The One Who Wasn't Honest
Almost two years into our relationship I had my first set of seizures. He made me go to the ER alone because 'he was tired.' We were in college at the time, and I ended up having to go home for a semester to get everything figured out with my health. When I came back, I found out he had pretended I just was keeping myself locked in my room all the time whenever our mutual friends would ask where I was. This hurt a lot of feelings until they found out what actually happened.
He admitted to being embarrassed at one point before I came back for the summer semester, and he didn’t want anyone to know. He expected me to get it fixed and be done with it. I ended the relationship and made it very clear that I didn’t want to be around him anymore. I ended up seeing a lot of ways that I dodged a bullet through talking to friends about things he did while I was gone.

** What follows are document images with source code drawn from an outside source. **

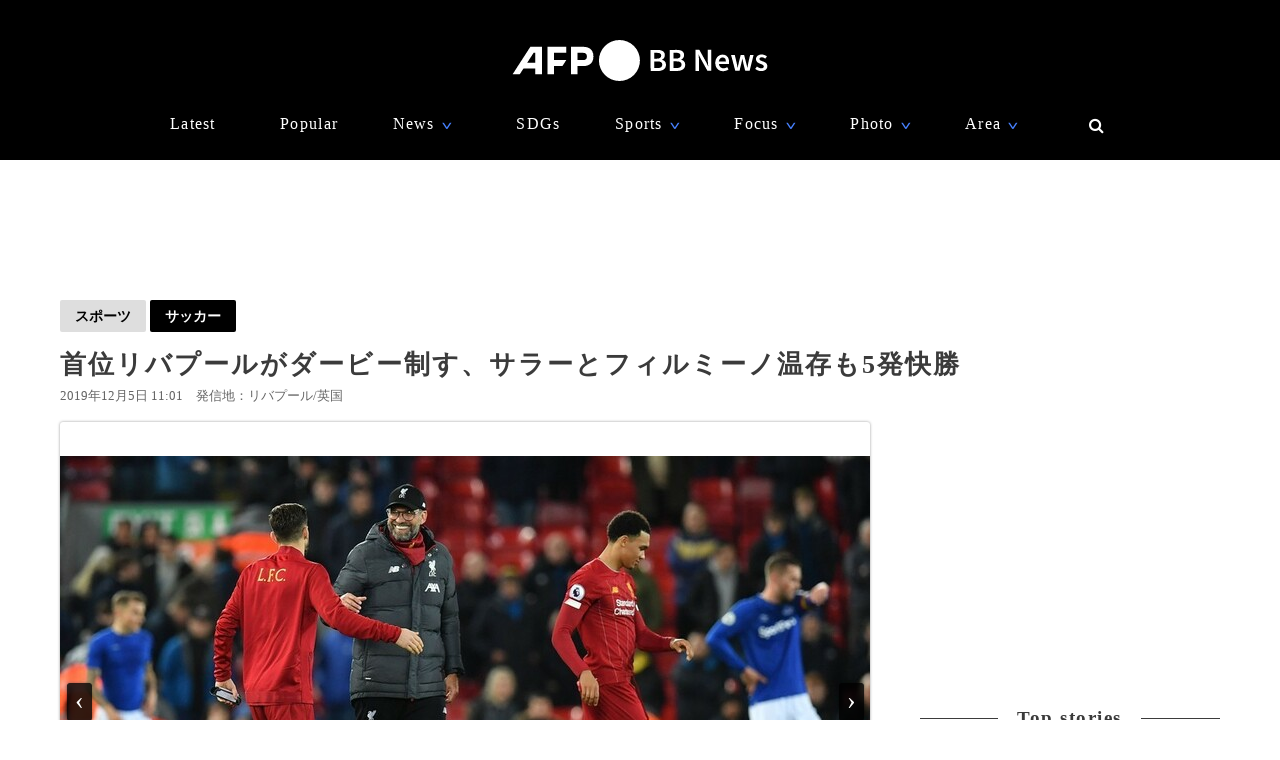

--- FILE ---
content_type: text/html; charset=utf-8
request_url: https://www.google.com/recaptcha/api2/aframe
body_size: 269
content:
<!DOCTYPE HTML><html><head><meta http-equiv="content-type" content="text/html; charset=UTF-8"></head><body><script nonce="ElVFJKuCukhUPwM_KW4tqQ">/** Anti-fraud and anti-abuse applications only. See google.com/recaptcha */ try{var clients={'sodar':'https://pagead2.googlesyndication.com/pagead/sodar?'};window.addEventListener("message",function(a){try{if(a.source===window.parent){var b=JSON.parse(a.data);var c=clients[b['id']];if(c){var d=document.createElement('img');d.src=c+b['params']+'&rc='+(localStorage.getItem("rc::a")?sessionStorage.getItem("rc::b"):"");window.document.body.appendChild(d);sessionStorage.setItem("rc::e",parseInt(sessionStorage.getItem("rc::e")||0)+1);localStorage.setItem("rc::h",'1765458523775');}}}catch(b){}});window.parent.postMessage("_grecaptcha_ready", "*");}catch(b){}</script></body></html>

--- FILE ---
content_type: image/svg+xml
request_url: https://afpbb.ismcdn.jp/common/images/logo_afpbb_2020_w.svg
body_size: 1082
content:
<svg xmlns="http://www.w3.org/2000/svg" viewBox="0 0 2173.99 350"><defs><style>.a{fill:#fff;}</style></defs><path class="a" d="M911.48,0a175,175,0,1,0,175,175,175,175,0,0,0-175-175M193.59,109.1H179l-54.79,84.75h69.35ZM250,58.33V291.66H193.59V243H92.49L61,291.66H0L150.82,58.33H250Zm103.4,113.18H457.65l-32.92,50.92h-71.3v69.23H297V58.33H457.65v50.92H353.43Zm252.21-113-108.31-.15V291.66h56.44V222.43h51.87c25.19,0,83.77-8.29,83.77-82S630.83,58.48,605.64,58.48Zm-5.38,113H553.77V109.25h46.49c22.25,0,33.53,10.22,33.53,31.38S622.51,171.51,600.26,171.51Z"/><path class="a" d="M1177.3,84.9l57.53-.16c37-.1,64.16,11.16,64.25,44.16,0,16.94-9.15,33.46-24.87,39V169c19.92,4.46,34.59,18.28,34.65,42.59.1,36-29.33,52.88-68.93,53l-62.15.17Zm54.87,74.1c25.08-.07,35.72-9.89,35.68-25.51,0-17.38-11.84-24-35.15-23.88l-23.43.06.13,49.39Zm4.4,80.73c26.4-.08,41.11-9.58,41.06-29.82-.05-18.92-14.38-27.13-41.21-27l-27,.07.15,56.87Z"/><path class="a" d="M1341.47,84.45l57.53-.16c37-.1,64.16,11.16,64.25,44.16,0,16.94-9.15,33.46-24.86,39v1.1c19.92,4.46,34.59,18.28,34.65,42.59.1,36-29.33,52.88-68.93,53l-62.15.17Zm54.87,74.1c25.08-.07,35.72-9.89,35.68-25.51,0-17.38-11.83-23.95-35.15-23.88l-23.43.06.13,49.39Zm4.4,80.73c26.4-.08,41.12-9.58,41.06-29.82,0-18.92-14.37-27.13-41.21-27.05l-26.95.07.15,56.87Z"/><path class="a" d="M1560.64,83.85l32.78-.09,56.15,100.93,18.7,38.34h1.1c-1.59-18.59-4.18-41.35-4.24-61.37l-.21-78.1,30.36-.08.49,179.85-32.78.09-56.16-101.1-18.69-38.18H1587c1.59,19,4.18,40.68,4.24,60.7l.21,78.76-30.36.09Z"/><path class="a" d="M1729.68,195.8c-.12-43.88,30.28-71,62.07-71.11,36.52-.1,55.84,26.24,55.94,64a81.42,81.42,0,0,1-1.33,15.4l-85.74.24c2.7,24,18.14,37.57,39.92,37.51,11.55,0,21.44-3.69,31.32-9.88l10.84,19.66c-12.85,8.73-29.11,14.71-46.27,14.76C1759.14,266.45,1729.81,240.35,1729.68,195.8Zm90.61-13.22c-.06-20.79-9.33-33.42-27.81-33.37-15.73,0-29.56,11.85-32.25,33.53Z"/><path class="a" d="M1864.3,127.79l31.79-.09,16.58,70c2.68,13.09,4.69,25.73,7.15,38.92h1.1c2.6-13.21,5.21-26.19,8.47-39l17.52-70.12,28.71-.08,18.23,70c3.34,13.08,6,25.72,9,38.91h1.1c2.6-13.2,4.55-25.86,7.15-39l16-70.11,29.59-.08-33.84,135.17-37.62.1-16-63c-2.9-12.64-5.35-25.07-8.25-39.19h-1.1c-2.6,14.14-4.88,26.8-7.92,39.46l-15.12,62.85-36.52.1Z"/><path class="a" d="M2070.44,246.79l14.68-20.17c12,9.32,23.64,15,37.33,15,14.74,0,21.65-7,21.63-16.23,0-11.33-14.68-16.35-29.1-21.81-17.73-6.61-38-16.73-38.06-39.28-.06-23.43,18.81-40.42,49.06-40.5,18.81,0,33.9,7.55,44.92,16l-14.47,19.51c-9.47-6.91-19-11.72-29.62-11.69-13.58,0-20,6.54-20,15,0,10.67,13.68,14.7,28.33,20,18.28,6.77,38.76,15.52,38.83,40.71.06,23.21-18.25,42-52.35,42C2103.16,265.51,2083.66,257.64,2070.44,246.79Z"/></svg>

--- FILE ---
content_type: application/javascript; charset=utf-8
request_url: https://fundingchoicesmessages.google.com/f/AGSKWxXxP1xw3_9fwJUWhdno4tgyK9RkmSiIgGn3PCrJOvCAl3PF1UPWDjsQODhEHLGQAotdKgnFGmoFrReRD804053hJ8z3uKypvojzMoxvkEkG5kmDHJOrbSF1_bjRedylHnoeDn779n5D0pZyrz_rgbGLnKE_CYj9XSZGQegQu16oRZAwSt549XMc4MDe/__ad/display?50%;)_textads./squaread.yourtango.com
body_size: -1294
content:
window['02b1b373-bbab-41dd-9cf6-31b54d73d5f9'] = true;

I met the man I did marry about two years later. I was very clear about my epilepsy and what it entailed before we even started dating. I’ve had a lot of struggles with medications and seizures since, but he’s helped me through all of them. He has never been embarrassed about it or told me how I should handle it.

u/Lizzichka

Sometimes, the person who feels like "the one who got away" is simply the person you let go, and for good reason. Love isn't always enough, and even if you're still hurting over losing a first love, just remember: If you ended it, it was for a reason.